[begin SELECTION]

However, the increase in meteorological resolution also provides challenges. Wet deposition is particularly important when modelling a radiological release. This is a highly efficient process for removing radiological material from the atmosphere and depositing it through precipitation. As NWP models have increased in resolution so has their ability to represent small regions of heavy precipitation which when combined with dispersion models results in regions of high radiological activity requiring protective actions to be put in place. Work has been done to demonstrate the importance of using accurate precipitation data (Leadbetter, 2019). In addition, since Fukushima improvements have been made to the wet deposition parameterisation scheme to better represent the impact of size of the released particles on the efficiency of wet deposition (Webster and Thomson, 2017).  

Figure 5: Observed (left) and NAME predicted (right) deposits of Caesium-137 following the Fukushima accident.

For NAME to be used during an emergency response, it needs to run quickly. There is a balance between adding complexity to the modelling and timeliness of delivery of output. The introduction of parallelisation into NAME around the time of the Fukushima accident led to significant advances in runtime. This area continues to be developed and in 2019 and 2020 NAME there were further significant upgrades to the parallelisation and therefore speed of NAME. 

Not all radiological releases are from a Nuclear Power Plant or even a known source. NAME has been utilised to model the dispersion of radioactive material released by fires in the forest of the Chernobyl Exclusion Zone on several occasions, including during 2020 when the fires were particularly extensive. Collaboration and adaptation of existing modelling processes were key to estimating the radiological material released, modelling the spread through the atmosphere, the deposition to the ground and the potential impacts. The assessment showed that impacts from the 2020 fires, and similar events, were small and limited to the local area.  

There have been a few instances where radiological material has been detected, but there has been no known release. Such a situation occurred in autumn 2007 when Ruthenium-106 was detected across a large area of Europe. Following this incident, a collaboration with the University of Bristol was initiated that resulted in the application of an inversion technique to identify possible locations of the release (Western et al., 2020a). This highlighted the value of combining information from modelling and measurements to analyse a situation and led to a successful workshop (Western et al, 2020b) and ongoing discussions on how to exploit the information available from both measurements and modelling.

[end SELECTION]

### TASK SET
**a)** Can you return the stretch of the NAME passage from "However, the increase" through "deposition (Webster and Thomson, 2017).", word for word?
**b)** Answer these questions from the NAME passage:
(i) In which year were the fires in the Chernobyl Exclusion Zone particularly extensive?
(ii) Which university took part in the collaboration that applied an inversion technique?
(iii) What did the introduction of parallelisation into NAME lead to?
Rely on the NAME passage alone.

[begin GIVEN ENTRIES]

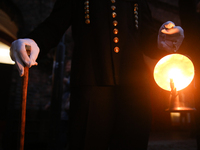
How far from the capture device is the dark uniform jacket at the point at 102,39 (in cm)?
78

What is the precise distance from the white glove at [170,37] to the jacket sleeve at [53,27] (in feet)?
1.51

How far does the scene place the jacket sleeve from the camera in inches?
30.7

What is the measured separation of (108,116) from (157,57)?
0.38 meters

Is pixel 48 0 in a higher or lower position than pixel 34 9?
higher

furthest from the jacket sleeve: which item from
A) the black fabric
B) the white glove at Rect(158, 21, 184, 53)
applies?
the white glove at Rect(158, 21, 184, 53)

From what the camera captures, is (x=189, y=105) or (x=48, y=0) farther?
(x=48, y=0)

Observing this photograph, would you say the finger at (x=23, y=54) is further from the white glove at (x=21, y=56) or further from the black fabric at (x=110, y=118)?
the black fabric at (x=110, y=118)

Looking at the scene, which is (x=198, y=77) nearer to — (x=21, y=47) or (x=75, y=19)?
(x=75, y=19)

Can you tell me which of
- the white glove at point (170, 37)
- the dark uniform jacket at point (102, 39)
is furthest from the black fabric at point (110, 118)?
the white glove at point (170, 37)

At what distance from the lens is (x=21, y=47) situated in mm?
652

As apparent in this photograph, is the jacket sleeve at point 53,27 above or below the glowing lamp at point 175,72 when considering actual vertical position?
above

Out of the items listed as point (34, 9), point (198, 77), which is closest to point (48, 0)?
point (34, 9)

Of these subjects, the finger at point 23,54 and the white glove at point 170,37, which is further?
the white glove at point 170,37

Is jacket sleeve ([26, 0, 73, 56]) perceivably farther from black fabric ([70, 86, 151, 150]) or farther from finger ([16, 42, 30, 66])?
black fabric ([70, 86, 151, 150])
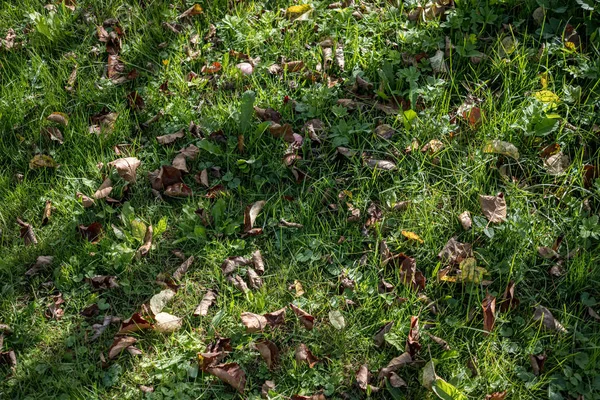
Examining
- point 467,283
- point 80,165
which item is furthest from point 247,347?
point 80,165

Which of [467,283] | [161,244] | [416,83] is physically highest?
[416,83]

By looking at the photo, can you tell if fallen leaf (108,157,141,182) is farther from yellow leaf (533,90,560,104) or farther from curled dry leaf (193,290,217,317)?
yellow leaf (533,90,560,104)

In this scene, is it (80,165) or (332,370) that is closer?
(332,370)

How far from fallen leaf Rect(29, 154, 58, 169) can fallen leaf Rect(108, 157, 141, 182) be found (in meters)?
0.35

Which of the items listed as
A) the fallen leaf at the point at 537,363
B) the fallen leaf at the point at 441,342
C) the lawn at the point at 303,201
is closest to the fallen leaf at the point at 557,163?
the lawn at the point at 303,201

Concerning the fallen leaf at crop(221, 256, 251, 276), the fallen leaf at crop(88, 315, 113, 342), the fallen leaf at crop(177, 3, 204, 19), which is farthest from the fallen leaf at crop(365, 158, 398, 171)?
the fallen leaf at crop(177, 3, 204, 19)

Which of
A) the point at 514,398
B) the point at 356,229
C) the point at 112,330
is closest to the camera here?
the point at 514,398

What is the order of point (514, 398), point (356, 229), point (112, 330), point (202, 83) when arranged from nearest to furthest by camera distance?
point (514, 398)
point (112, 330)
point (356, 229)
point (202, 83)

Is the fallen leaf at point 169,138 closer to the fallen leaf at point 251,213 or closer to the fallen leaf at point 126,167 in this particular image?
the fallen leaf at point 126,167

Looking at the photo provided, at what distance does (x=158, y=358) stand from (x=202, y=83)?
1.73 meters

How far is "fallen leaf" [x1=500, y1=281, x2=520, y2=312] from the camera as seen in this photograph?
283cm

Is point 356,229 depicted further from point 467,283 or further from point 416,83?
point 416,83

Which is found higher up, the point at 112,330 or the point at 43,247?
the point at 43,247

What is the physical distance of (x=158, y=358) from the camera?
9.31 feet
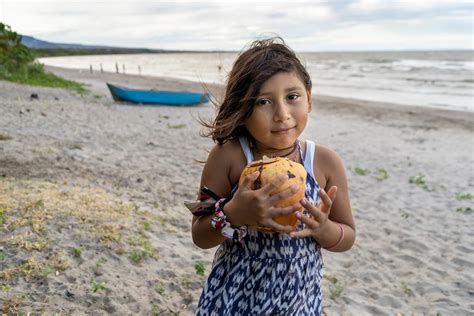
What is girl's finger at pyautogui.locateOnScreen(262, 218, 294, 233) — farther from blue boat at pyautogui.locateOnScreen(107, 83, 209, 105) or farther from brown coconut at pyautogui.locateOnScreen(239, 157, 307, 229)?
blue boat at pyautogui.locateOnScreen(107, 83, 209, 105)

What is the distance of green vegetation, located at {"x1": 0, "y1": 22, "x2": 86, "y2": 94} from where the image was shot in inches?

[end GIVEN ENTRIES]

### EXPECTED OUTPUTS
**a)**
However, the increase in meteorological resolution also provides challenges. Wet deposition is particularly important when modelling a radiological release. This is a highly efficient process for removing radiological material from the atmosphere and depositing it through precipitation. As NWP models have increased in resolution so has their ability to represent small regions of heavy precipitation which when combined with dispersion models results in regions of high radiological activity requiring protective actions to be put in place. Work has been done to demonstrate the importance of using accurate precipitation data (Leadbetter, 2019). In addition, since Fukushima improvements have been made to the wet deposition parameterisation scheme to better represent the impact of size of the released particles on the efficiency of wet deposition (Webster and Thomson, 2017).

**b)**
(i) 2020
(ii) The University of Bristol
(iii) Significant advances in runtime